Top of Record excerpts
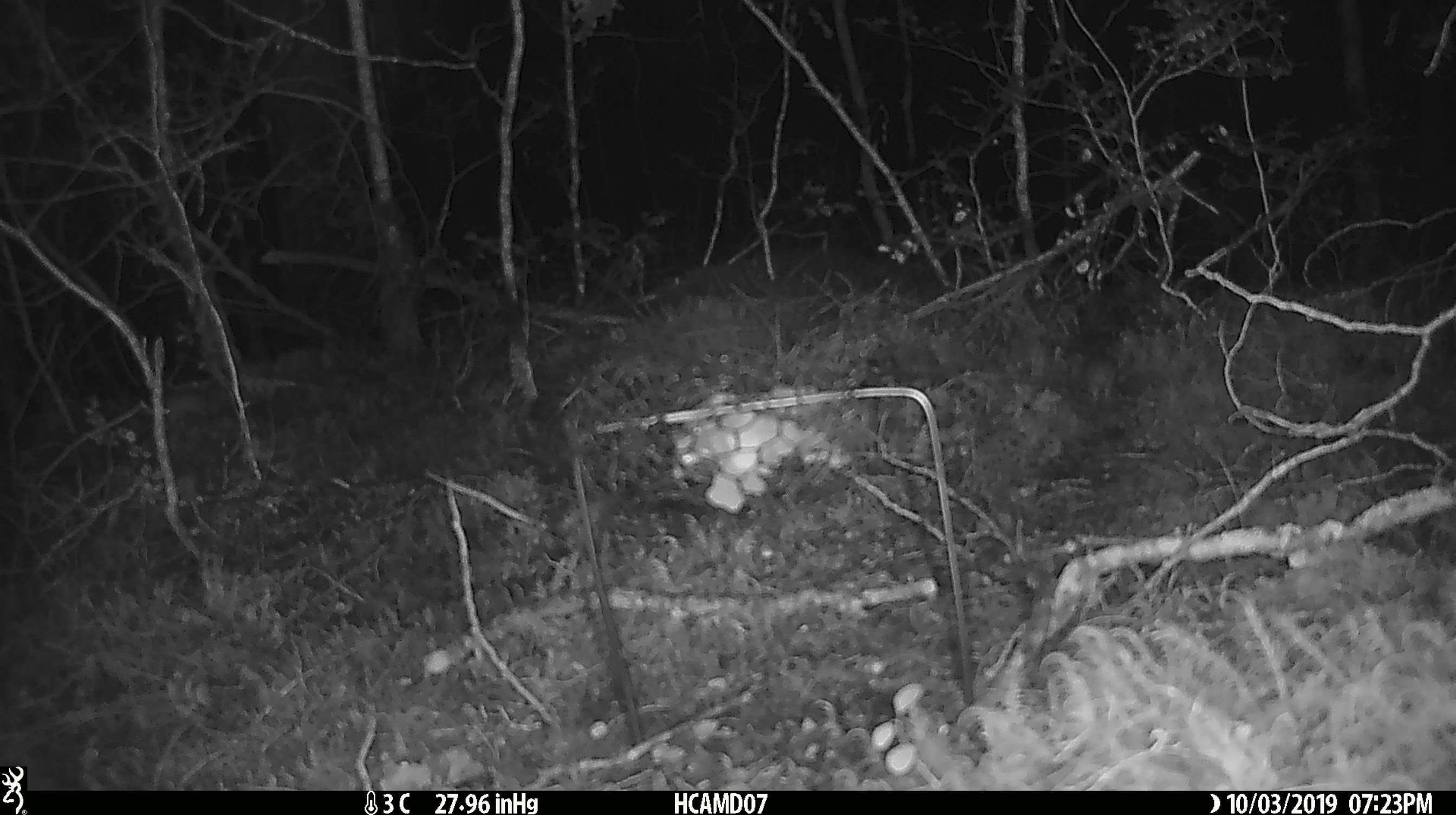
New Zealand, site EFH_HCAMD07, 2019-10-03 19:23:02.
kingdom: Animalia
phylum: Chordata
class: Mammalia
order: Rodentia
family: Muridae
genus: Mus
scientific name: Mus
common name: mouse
Bottom of Record excerpts
Problem to work on> Omit all pictures and repeat the rest of the records verbatim.

Exercise result>
New Zealand, site EFH_HCAMD07, 2019-10-03 19:23:02.
kingdom: Animalia
phylum: Chordata
class: Mammalia
order: Rodentia
family: Muridae
genus: Mus
scientific name: Mus
common name: mouse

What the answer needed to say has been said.